Source information:
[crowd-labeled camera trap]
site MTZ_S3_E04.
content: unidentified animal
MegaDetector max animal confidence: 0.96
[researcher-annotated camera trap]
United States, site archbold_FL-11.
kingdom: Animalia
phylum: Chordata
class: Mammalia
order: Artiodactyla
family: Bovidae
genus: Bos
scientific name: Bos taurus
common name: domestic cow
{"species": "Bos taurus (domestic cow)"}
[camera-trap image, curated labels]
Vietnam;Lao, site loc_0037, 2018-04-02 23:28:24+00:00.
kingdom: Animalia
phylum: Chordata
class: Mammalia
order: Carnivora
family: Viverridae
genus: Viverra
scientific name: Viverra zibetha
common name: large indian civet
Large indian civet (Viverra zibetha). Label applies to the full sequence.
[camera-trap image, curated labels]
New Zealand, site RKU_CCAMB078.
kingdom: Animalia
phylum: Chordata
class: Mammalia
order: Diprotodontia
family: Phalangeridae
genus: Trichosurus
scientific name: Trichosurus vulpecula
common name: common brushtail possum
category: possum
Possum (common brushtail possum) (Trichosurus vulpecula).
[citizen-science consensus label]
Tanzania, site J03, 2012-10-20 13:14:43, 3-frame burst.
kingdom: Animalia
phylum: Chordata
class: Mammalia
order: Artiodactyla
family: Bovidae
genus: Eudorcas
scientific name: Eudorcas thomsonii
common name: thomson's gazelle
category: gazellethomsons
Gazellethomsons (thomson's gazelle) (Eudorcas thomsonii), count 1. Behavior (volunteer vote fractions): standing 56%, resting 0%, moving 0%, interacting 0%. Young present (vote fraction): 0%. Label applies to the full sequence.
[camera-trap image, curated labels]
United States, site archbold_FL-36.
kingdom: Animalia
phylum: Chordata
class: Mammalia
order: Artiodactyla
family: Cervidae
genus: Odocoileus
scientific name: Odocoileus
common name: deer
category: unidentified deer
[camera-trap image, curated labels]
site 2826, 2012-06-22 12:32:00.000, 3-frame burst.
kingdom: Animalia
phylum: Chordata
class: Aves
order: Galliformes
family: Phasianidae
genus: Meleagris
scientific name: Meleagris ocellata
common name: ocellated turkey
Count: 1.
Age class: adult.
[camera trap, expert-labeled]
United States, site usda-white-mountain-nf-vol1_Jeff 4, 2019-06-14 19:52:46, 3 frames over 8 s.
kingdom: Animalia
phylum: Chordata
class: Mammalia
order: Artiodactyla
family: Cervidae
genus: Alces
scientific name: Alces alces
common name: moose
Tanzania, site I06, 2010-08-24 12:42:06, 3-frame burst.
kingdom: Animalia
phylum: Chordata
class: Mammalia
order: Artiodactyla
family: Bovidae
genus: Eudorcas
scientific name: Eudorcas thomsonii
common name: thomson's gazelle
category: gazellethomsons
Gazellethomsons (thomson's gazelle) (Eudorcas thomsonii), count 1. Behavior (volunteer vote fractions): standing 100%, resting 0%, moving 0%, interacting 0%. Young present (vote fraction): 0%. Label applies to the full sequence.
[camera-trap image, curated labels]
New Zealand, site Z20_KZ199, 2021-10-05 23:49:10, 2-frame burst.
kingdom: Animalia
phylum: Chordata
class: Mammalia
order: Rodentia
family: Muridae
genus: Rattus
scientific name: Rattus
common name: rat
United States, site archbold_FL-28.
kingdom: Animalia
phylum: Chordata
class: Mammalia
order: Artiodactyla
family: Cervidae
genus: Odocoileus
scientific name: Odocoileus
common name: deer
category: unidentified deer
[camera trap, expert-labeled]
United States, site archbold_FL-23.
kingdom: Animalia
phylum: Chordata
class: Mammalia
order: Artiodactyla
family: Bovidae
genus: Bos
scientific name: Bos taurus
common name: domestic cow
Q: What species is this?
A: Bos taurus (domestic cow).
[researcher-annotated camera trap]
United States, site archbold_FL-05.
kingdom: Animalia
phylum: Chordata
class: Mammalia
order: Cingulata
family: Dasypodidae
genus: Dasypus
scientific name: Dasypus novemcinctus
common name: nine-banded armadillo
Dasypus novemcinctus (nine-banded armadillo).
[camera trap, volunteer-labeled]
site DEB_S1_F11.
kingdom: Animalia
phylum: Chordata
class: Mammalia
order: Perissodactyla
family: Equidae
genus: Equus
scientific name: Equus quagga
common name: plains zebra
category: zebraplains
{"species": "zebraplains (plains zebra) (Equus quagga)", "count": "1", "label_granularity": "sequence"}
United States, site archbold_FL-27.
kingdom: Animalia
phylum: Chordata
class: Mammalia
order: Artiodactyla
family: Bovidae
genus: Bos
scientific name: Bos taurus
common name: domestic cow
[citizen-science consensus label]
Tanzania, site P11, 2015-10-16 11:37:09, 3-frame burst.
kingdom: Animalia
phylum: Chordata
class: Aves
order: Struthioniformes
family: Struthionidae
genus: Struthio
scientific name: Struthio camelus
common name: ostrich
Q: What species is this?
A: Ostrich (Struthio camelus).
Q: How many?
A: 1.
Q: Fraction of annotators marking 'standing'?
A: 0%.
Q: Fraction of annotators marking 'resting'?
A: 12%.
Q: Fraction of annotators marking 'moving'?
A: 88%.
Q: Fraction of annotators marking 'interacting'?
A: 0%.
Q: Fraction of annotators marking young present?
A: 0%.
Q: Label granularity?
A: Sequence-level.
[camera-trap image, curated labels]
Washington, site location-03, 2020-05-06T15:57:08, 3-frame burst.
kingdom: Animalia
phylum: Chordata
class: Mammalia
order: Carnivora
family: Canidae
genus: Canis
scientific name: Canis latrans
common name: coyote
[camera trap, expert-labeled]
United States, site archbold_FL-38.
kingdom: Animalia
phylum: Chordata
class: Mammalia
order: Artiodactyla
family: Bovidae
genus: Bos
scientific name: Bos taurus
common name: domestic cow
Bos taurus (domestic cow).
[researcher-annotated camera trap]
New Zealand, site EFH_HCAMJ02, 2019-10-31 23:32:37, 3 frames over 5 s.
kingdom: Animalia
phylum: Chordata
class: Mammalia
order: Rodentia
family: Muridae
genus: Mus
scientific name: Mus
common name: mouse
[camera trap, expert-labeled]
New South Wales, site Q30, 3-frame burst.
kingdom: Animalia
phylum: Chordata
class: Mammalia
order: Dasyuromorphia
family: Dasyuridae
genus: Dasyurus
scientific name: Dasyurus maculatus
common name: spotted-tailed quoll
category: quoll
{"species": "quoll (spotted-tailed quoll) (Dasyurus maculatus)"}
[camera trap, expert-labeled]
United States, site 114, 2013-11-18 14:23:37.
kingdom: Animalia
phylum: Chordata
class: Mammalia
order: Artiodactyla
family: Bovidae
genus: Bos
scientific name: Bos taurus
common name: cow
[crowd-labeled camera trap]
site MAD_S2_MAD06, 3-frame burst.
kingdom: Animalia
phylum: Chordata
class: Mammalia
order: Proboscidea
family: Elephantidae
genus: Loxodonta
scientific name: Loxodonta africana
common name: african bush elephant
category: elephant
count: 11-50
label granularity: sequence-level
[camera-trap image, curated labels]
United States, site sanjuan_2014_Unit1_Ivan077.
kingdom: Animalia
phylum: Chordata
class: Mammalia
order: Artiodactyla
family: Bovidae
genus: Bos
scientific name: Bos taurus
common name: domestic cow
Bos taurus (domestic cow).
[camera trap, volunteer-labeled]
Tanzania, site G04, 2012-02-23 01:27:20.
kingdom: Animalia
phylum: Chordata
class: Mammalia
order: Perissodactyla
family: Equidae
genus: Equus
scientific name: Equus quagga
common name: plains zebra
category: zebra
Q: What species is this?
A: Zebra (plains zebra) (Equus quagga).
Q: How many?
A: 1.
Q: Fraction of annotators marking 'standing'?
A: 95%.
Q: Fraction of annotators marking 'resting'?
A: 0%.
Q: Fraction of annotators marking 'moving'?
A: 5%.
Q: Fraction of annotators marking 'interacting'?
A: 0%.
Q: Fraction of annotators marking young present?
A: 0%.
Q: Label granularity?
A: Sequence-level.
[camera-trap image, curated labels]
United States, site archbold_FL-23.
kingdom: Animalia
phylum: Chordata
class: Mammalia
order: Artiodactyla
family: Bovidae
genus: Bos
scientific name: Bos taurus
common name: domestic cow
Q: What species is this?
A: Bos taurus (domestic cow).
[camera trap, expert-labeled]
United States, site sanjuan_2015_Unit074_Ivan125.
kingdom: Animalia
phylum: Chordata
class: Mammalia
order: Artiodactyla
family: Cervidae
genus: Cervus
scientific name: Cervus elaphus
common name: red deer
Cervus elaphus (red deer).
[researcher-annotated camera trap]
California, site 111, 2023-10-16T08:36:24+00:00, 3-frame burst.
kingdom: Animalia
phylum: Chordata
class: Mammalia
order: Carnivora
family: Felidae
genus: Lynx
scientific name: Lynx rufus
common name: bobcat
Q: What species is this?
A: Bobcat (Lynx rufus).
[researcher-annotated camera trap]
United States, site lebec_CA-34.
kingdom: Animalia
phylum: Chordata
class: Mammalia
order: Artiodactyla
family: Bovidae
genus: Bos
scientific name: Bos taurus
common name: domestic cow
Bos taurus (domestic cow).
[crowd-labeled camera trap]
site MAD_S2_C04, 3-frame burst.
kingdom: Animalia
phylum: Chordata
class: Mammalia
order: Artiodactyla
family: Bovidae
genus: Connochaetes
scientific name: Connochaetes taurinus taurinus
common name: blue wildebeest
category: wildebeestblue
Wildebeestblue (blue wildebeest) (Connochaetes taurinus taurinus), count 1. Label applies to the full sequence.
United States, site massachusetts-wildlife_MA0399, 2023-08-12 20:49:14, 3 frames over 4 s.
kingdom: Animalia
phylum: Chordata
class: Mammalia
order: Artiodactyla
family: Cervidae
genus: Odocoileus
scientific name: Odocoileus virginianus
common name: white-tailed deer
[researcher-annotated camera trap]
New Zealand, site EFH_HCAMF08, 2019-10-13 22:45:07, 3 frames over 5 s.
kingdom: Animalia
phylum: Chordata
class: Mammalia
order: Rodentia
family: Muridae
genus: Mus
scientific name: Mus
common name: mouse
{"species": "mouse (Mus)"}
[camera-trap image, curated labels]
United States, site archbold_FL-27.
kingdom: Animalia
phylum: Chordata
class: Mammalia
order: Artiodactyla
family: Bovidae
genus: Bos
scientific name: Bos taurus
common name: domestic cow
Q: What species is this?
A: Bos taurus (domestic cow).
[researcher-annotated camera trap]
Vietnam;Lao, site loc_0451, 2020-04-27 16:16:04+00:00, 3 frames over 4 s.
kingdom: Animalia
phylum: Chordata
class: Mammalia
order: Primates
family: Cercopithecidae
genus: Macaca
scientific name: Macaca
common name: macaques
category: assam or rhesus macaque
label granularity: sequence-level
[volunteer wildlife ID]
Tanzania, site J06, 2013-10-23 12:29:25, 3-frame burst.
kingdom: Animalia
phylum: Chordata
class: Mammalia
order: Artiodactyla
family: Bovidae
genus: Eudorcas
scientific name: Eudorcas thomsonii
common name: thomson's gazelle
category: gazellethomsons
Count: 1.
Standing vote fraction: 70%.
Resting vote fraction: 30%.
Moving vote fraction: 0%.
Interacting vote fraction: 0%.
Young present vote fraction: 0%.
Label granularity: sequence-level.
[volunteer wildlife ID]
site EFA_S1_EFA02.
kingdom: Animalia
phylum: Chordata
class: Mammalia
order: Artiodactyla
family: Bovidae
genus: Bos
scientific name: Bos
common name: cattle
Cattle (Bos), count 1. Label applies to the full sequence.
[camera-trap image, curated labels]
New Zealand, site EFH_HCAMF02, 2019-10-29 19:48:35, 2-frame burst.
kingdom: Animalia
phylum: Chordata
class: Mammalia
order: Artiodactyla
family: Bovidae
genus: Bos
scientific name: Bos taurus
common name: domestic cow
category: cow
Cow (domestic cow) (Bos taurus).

Problem description:
Of the lines above, copy each one that contains the word "white".

Answer to this problem:
United States, site usda-white-mountain-nf-vol1_Jeff 4, 2019-06-14 19:52:46, 3 frames over 8 s.
common name: white-tailed deer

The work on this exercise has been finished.